**WHAT IS EXPECTED**. Reproduce verbatim only the lines from the one containing "At what distance from" through the last line below, both included.

[Dataset records]
^^^^^^^^
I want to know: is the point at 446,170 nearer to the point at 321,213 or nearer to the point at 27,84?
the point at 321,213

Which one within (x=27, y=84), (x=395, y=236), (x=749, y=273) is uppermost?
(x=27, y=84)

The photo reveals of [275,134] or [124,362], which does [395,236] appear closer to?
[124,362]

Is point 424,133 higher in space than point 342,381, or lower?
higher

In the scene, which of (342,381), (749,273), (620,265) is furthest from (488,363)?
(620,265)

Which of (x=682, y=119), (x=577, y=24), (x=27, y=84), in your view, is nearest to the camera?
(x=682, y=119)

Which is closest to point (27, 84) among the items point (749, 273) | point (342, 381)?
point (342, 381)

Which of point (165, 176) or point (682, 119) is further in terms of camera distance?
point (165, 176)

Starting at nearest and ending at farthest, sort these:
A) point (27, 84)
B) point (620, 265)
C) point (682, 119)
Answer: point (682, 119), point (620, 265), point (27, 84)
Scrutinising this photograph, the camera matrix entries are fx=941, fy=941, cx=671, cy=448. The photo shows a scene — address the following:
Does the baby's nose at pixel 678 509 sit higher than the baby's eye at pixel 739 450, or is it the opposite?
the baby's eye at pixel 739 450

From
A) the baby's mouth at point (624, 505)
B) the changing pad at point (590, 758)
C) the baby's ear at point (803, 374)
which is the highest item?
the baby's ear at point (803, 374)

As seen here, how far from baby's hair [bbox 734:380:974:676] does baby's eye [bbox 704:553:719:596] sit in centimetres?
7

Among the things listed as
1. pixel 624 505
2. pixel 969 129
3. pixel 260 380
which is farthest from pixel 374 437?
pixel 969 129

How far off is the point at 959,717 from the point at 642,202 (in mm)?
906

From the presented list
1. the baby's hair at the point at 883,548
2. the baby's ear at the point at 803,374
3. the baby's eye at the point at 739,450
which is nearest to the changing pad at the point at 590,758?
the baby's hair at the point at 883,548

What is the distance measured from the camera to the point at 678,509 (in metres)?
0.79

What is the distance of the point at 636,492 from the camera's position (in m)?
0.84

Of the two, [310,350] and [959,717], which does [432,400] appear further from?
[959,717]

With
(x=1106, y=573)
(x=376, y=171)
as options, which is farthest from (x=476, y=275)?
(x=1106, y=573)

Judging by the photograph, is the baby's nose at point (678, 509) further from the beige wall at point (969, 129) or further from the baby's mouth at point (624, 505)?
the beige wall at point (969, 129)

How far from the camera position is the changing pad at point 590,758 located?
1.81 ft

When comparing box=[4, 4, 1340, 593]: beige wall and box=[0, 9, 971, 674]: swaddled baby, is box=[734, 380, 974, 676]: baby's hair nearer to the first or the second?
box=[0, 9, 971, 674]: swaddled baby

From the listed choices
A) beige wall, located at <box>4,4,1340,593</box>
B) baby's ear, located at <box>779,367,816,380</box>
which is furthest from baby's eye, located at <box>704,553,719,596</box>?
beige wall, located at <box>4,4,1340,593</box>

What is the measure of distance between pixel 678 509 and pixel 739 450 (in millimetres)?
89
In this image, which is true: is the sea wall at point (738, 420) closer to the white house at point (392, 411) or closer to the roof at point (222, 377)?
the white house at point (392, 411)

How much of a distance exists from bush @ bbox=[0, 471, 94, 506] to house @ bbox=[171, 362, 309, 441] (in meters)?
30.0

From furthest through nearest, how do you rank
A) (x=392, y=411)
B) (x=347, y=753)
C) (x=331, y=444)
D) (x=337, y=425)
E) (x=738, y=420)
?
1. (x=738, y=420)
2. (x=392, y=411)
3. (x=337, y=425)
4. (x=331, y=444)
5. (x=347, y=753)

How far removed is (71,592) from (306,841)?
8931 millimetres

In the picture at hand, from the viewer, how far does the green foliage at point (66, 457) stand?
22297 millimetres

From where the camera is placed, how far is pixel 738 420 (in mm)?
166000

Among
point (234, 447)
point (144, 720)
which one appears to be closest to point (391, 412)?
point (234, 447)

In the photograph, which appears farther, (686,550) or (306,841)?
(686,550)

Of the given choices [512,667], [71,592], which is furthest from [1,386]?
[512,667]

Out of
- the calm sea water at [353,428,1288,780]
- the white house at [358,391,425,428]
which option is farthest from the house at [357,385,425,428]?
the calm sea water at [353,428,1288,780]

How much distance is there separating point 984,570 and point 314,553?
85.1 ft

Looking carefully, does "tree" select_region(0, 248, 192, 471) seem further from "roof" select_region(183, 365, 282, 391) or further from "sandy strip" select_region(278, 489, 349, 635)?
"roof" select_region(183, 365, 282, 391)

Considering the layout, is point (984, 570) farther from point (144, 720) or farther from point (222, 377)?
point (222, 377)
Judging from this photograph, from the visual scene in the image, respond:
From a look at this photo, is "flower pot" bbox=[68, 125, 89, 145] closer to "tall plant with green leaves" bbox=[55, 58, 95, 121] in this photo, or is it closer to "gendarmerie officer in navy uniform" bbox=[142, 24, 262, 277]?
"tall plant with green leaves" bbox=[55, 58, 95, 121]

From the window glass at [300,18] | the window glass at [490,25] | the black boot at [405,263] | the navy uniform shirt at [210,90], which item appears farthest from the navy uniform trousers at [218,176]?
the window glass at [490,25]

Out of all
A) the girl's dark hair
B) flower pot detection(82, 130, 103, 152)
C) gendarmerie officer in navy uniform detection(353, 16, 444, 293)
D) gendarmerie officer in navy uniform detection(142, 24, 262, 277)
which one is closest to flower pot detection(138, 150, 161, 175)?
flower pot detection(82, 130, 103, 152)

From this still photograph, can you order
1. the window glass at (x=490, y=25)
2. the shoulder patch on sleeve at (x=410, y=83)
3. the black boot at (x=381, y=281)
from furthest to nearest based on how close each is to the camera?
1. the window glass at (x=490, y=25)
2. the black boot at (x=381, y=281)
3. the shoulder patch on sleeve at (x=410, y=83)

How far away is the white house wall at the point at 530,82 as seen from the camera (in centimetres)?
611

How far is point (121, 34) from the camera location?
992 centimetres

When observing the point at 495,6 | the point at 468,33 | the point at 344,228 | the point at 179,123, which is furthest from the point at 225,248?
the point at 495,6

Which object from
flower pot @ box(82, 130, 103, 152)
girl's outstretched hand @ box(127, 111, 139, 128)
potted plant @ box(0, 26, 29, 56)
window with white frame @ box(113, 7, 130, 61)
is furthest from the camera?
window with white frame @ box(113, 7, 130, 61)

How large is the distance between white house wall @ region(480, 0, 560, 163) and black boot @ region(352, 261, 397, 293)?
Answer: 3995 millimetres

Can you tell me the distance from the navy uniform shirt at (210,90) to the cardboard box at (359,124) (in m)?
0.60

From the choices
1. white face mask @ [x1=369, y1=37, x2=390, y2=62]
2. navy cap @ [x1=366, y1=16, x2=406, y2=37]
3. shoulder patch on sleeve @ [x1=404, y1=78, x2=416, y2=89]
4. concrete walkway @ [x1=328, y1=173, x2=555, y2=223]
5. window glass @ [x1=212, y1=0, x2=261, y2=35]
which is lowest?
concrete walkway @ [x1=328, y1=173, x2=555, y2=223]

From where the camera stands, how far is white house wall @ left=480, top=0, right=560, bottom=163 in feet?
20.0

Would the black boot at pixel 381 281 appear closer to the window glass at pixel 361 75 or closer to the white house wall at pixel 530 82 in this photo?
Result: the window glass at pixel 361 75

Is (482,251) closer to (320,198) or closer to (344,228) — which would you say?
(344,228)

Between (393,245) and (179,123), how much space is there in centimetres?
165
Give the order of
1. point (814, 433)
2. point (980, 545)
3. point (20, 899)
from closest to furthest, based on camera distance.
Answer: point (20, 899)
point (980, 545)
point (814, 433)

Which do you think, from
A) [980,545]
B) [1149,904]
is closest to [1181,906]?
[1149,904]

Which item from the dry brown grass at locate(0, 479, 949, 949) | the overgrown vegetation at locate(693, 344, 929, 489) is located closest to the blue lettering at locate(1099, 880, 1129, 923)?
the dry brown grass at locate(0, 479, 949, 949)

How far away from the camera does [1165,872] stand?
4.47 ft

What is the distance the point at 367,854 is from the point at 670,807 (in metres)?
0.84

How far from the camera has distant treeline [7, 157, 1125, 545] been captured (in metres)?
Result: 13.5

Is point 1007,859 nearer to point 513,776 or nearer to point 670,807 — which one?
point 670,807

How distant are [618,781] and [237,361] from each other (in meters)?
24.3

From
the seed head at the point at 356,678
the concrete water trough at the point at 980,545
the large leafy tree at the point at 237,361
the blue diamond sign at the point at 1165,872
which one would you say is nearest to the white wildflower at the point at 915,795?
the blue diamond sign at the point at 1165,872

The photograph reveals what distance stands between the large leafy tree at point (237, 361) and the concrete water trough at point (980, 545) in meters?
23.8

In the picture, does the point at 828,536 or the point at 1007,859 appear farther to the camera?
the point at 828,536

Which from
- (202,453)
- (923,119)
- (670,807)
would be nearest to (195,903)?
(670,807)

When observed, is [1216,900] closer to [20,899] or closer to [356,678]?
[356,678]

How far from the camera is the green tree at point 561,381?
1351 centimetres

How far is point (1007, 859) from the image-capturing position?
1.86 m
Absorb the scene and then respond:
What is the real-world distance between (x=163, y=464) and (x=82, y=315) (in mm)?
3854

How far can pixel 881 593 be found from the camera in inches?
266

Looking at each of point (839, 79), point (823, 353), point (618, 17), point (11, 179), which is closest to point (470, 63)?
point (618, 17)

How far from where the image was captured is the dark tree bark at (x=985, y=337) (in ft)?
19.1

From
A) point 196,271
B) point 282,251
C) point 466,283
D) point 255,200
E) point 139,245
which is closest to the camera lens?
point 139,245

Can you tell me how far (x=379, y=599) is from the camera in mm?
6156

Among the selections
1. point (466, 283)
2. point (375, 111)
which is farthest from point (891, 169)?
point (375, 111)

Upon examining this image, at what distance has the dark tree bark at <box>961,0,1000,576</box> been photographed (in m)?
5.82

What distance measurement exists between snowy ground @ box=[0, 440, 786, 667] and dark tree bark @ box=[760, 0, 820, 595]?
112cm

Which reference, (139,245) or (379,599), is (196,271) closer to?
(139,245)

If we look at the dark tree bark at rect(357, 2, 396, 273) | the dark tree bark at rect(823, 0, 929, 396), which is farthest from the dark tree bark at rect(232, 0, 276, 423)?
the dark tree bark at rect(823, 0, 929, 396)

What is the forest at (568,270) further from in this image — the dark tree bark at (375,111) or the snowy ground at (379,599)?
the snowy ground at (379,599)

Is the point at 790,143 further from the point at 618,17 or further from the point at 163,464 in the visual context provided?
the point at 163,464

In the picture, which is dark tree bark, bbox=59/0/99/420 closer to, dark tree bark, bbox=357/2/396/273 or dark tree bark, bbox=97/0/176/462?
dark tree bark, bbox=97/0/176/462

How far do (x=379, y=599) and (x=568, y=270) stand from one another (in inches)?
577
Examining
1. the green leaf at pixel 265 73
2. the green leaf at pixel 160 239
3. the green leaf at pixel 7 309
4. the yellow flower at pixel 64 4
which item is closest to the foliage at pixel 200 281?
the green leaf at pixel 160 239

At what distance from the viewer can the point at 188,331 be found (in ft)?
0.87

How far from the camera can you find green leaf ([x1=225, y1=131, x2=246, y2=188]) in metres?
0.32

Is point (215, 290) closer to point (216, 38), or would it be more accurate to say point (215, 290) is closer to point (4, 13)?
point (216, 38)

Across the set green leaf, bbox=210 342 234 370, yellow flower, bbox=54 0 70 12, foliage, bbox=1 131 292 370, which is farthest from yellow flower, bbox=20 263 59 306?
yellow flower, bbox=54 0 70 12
^^^^^^^^
**COMPLETED TASK**.
At what distance from the viewer can the point at 188,331 be found (in ft)?
0.87

How far from the camera can you find green leaf ([x1=225, y1=131, x2=246, y2=188]) in metres?
0.32

Is point (215, 290) closer to point (216, 38), or would it be more accurate to say point (215, 290) is closer to point (4, 13)?
point (216, 38)

Across the set green leaf, bbox=210 342 234 370, yellow flower, bbox=54 0 70 12, foliage, bbox=1 131 292 370, which is farthest from yellow flower, bbox=20 263 59 306?
yellow flower, bbox=54 0 70 12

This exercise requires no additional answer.